**Work order A:**
Answer these questions from the article on Coronation weekend spending:
(i) By what percentage did consumers' card spending grow year-on-year in March?
(ii) What share of Brits planned to spend money on drinks in a bar or pub during the festivities?
(iii) What Office for National Statistics food price inflation rate does the article cite?
**Work order B:**
Write the next part of the article on Coronation weekend spending, picking up after its final sentence.

**Extract provided:**

Cost of living squeeze driving staying-in plans for King's Coronation

King's Coronation dining in party plans - Barclays analysis. Pexels/ AP
Just 8% of Brits said they planned to spend money on drinks in a bar or pub during the festivities. Credit: Pexels/ AP

Cash-conscious consumers are planning for nights in over the King's Coronation weekend amid to the cost of living crisis, new figures show.

UK households have been cutting back on food shopping and eating out in March, according to Barclays' latest analysis.

Consumers' card spending grew 4% year-on-year in March - a figure less than half the latest Consumer Prices Index (CPI) rate, the bank's latest report said.

Just over a third of Brits (35%) are planning on spending on activities for the King's Coronation bank holiday weekend.

At least 11% plan to buy food and drink to host friends or family instead, with just 8% planning to spend money on drinks in a bar or pub, Barclays added.

Home improvement and DIY stores however, enjoyed a seasonal boost, while spending on digital content and subscriptions was up 4.1% – its highest year-on-year rise in five months.

Spending on groceries increased 7.1%, well below the latest Office for National Statistics food price inflation rate of 18.2%, as 88% of shoppers say they were concerned about rising food prices and 62% reported finding ways to reduce the cost of their weekly shop.

More than half of those seeking savings (53%) said they were cutting down on luxuries or one-off treats for themselves while 38% said they were planning meals in advance to avoid wasting food or using vouchers to get money off their grocery bill.

**Dataset section:**
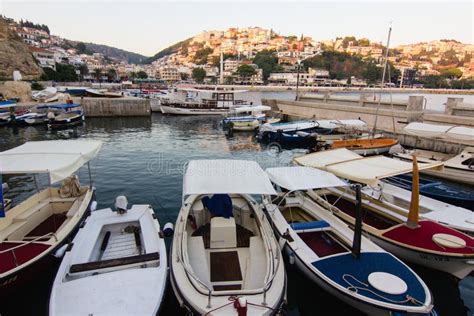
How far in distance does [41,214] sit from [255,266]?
7.67 metres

**Final answer A:**
(i) 4%
(ii) 8%
(iii) 18.2%

**Final answer B:**
Spending on utilities was up 39.3% on last year as cold weather persisted into March and households kept their heating on.

Household bills have continued to rise. Credit: PA

As household bills continued to rise, 54% of consumers said they were cutting down on discretionary spending, especially eating out at restaurants (62%) and buying new clothes and accessories (63%).

Esme Harwood, director at Barclays, said: “The below-inflation rise in grocery spending shows that Brits are still trying their hardest to shave money off their weekly shop, as energy bills continue to rise.

“Cutbacks are also impacting restaurants, with a number of cash-strapped consumers even avoiding social plans that involve meals out.

“Hospitality and leisure businesses will be hoping that the busy bank holiday period provides a boost to counteract consumers’ everyday cost-savings.

“While predictions for the Coronation weekend are lacklustre, the results from Mother’s Day are more encouraging, demonstrating that Brits are still taking advantage of one-off moments to go out and celebrate.”

Opinium surveyed 2,000 respondents between March 24-28.